### 练习题目:
把下文关于茂名反PX事件中政府与公众话语框架的摘要一字不差地完整抄写一遍。

### 文档:
摘要:本文通過對茂名反PX群體性事件的政府與公眾話語框架對比,探尋政府在群體性事件中是否擅於利用傳統媒體和新媒體建構話語以降低政治信任被破壞的風險。研究發現,茂名反PX群體性事件中,政府話語框架與公眾話語存在隔閡,代表政府的當地喉舌媒體及政府官方微博沒能有效地利用政府話語協助構建政治信任。
Abstract: Based on the case of Maoming’s Anti PX Event, this paper analyses the discourse frames between the government and the public, to find out whether the local government can get good commands of the traditional medias and new medias on discourse construction to prevent the destroying of political trust in group events. It finally concludes that in the Maoming’s Anti PX Event, there are misunderstandings between the government’s discourses and the public’s. The government didn’t make good use of the paper media and the new media of Weibo to help construct the political trust.

### 取自空间问题集的材料:
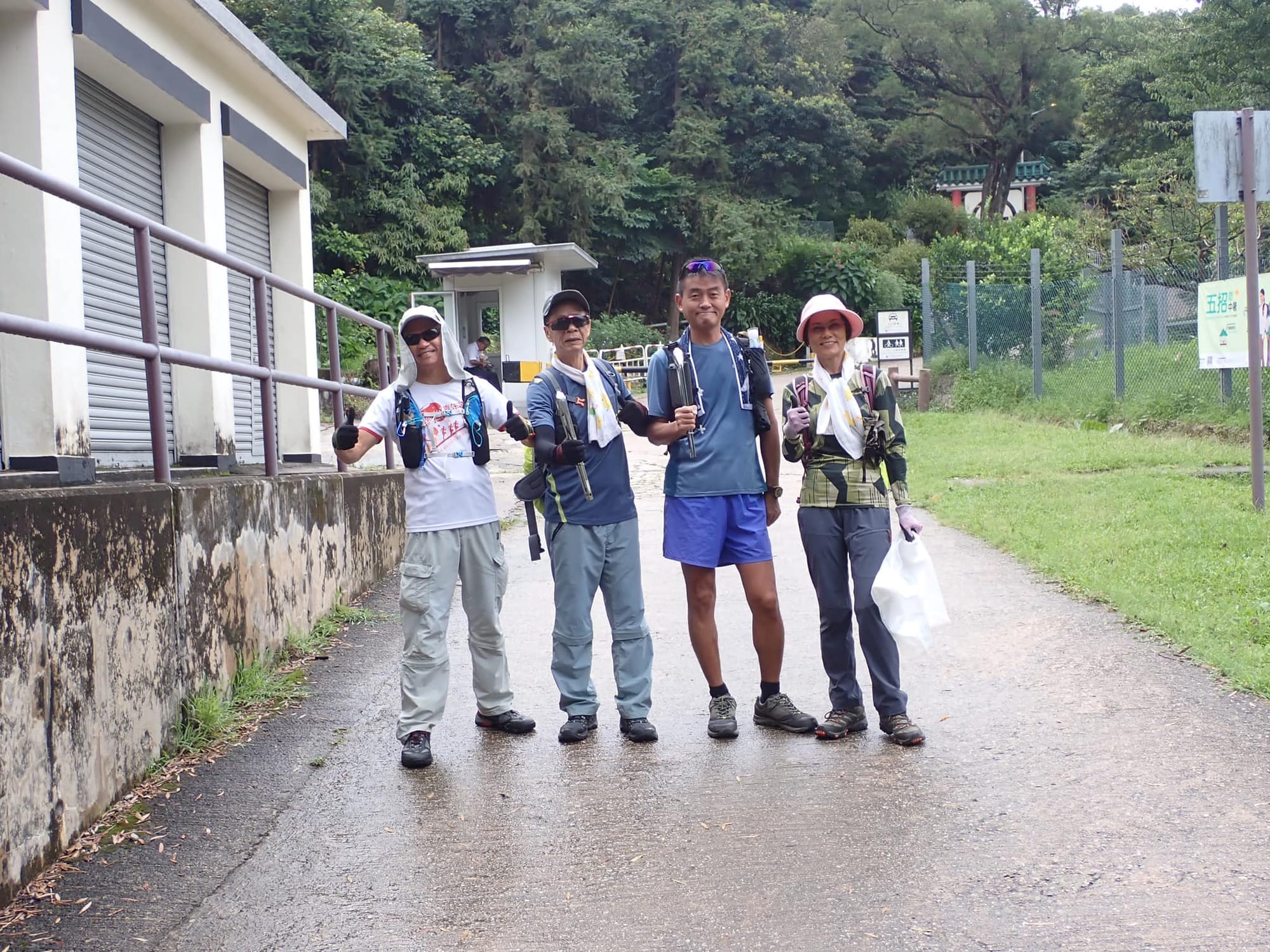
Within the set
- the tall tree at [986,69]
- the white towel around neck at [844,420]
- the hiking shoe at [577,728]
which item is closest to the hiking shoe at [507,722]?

### 本题答案:
摘要:本文通過對茂名反PX群體性事件的政府與公眾話語框架對比,探尋政府在群體性事件中是否擅於利用傳統媒體和新媒體建構話語以降低政治信任被破壞的風險。研究發現,茂名反PX群體性事件中,政府話語框架與公眾話語存在隔閡,代表政府的當地喉舌媒體及政府官方微博沒能有效地利用政府話語協助構建政治信任。
Abstract: Based on the case of Maoming’s Anti PX Event, this paper analyses the discourse frames between the government and the public, to find out whether the local government can get good commands of the traditional medias and new medias on discourse construction to prevent the destroying of political trust in group events. It finally concludes that in the Maoming’s Anti PX Event, there are misunderstandings between the government’s discourses and the public’s. The government didn’t make good use of the paper media and the new media of Weibo to help construct the political trust.